By: James Vaiphei *
If WinFX does turn out to be Microsoft’s SAA, then Avalon is Longhorn’s Presentation Manager. At the end of the 1980s, IBM’S OS/2 was designed to bring a multitasking, graphical user interface to x86-based PCs in the shape of Presentation Manager. The graphical user interface did arrive, but it was called Windows and, after much development time, Presentation Manager was finally put to rest. Avalon is the code name that Microsoft has given to the presentation subsystem in Longhorn. With the decision to delay Longhorn’s launch, bits of Avalon will now get rolled into service packs for Windows XP and Windows server 2003.

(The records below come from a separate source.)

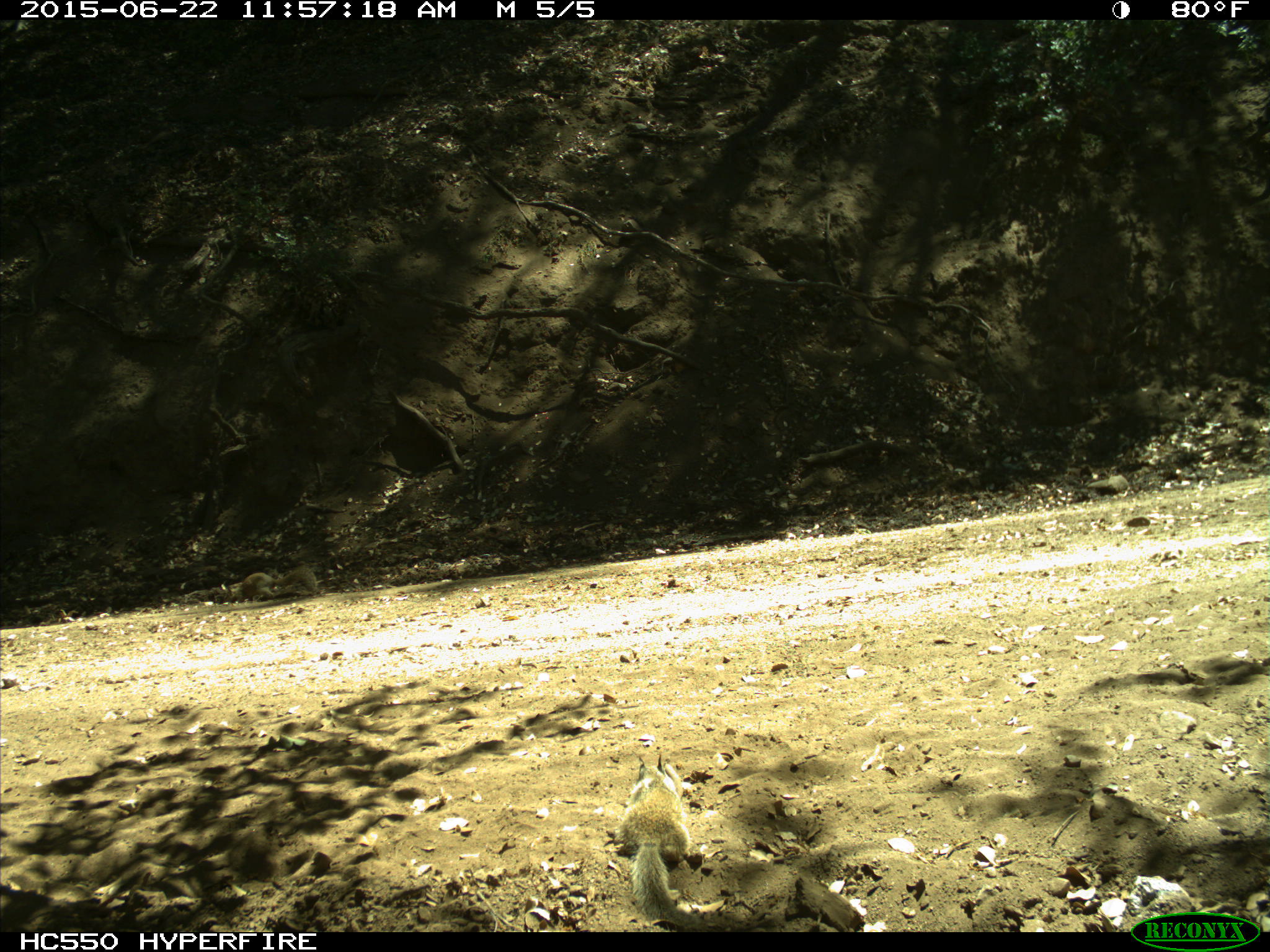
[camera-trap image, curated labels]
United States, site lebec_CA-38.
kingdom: Animalia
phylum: Chordata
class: Mammalia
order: Rodentia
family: Sciuridae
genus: Otospermophilus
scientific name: Otospermophilus beecheyi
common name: california ground squirrel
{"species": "Otospermophilus beecheyi (california ground squirrel)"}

Anticipating a move for the PC from being the Internet surfing box in the kitchen or spare room for many users to the main home-entertainment system, Microsoft wants applications to look a lot more interesting. This means doing away with dull, grey Windows forms in the users interfaces of many applications and making them look a lot snazzier. In principle, you can build forms on top of movies or 3D shapes. So, with the right graphics backup, Avalon-based applications could look very pretty. The same could be said of Flex, the user-interface technology being built by Macromedia.
Perhaps a bit more useful for corporate use is a rendering system based on vectors instead of bitmaps, making it easier to design application that look the same on various different screen resolutions and zoom levels. If you are thinking of the latter: “Didn’t Display Postscript do that on Sun workstation in the late 1980s?Don’t Scalable Vector Graphics do that now on the Web? “The answer to both those questions are: yes on both counts.

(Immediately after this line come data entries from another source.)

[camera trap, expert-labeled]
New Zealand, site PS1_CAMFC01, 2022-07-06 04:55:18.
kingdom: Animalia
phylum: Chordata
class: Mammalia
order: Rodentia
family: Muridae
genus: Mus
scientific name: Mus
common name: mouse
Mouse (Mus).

For developers, the big change is a move to a declarative way of building user interface. It is based on XML, but a different dialect to that being used by the Mozilla groups to define a similar system, called XUL, that is intended to offer cross-platform compatibility. They do broadly the same thing, except XAML, the language that will be used by Avalon programmers, is designed to build application interfaces that run outside of a web browser. XUL is designed to make the web browser the primary host for client applications.
Because it helps do away with the need for a web browser to build client applications that may call down information and services from the web, using Microsoft’s.Net protocols, Avalon is very important to the company. Whether it is important to organizations that do a lot of development is another matter.

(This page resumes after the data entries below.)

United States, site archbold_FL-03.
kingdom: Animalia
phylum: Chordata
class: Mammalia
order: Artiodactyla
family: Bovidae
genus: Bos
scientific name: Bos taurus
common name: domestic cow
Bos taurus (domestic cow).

By making it available to the XP generation of PCs, Microsoft has greatly improved the number of machines that will run Avalon applications. But the lack of cross-platform compatibility will slow down the pace at which many companies can make use of it, even if they want to. The lack of any indication that Microsoft might offer to open up XAML to the standards committees make it difficult to paint Avalon as something that companies should rush to embrace. But, with minimal market share in the browser world, it is no easier to embrace Mozilla’s take on this approach to developing client applications. This is a situation where resolutely maintaining the status quo in application development may force some opening up at Redmond.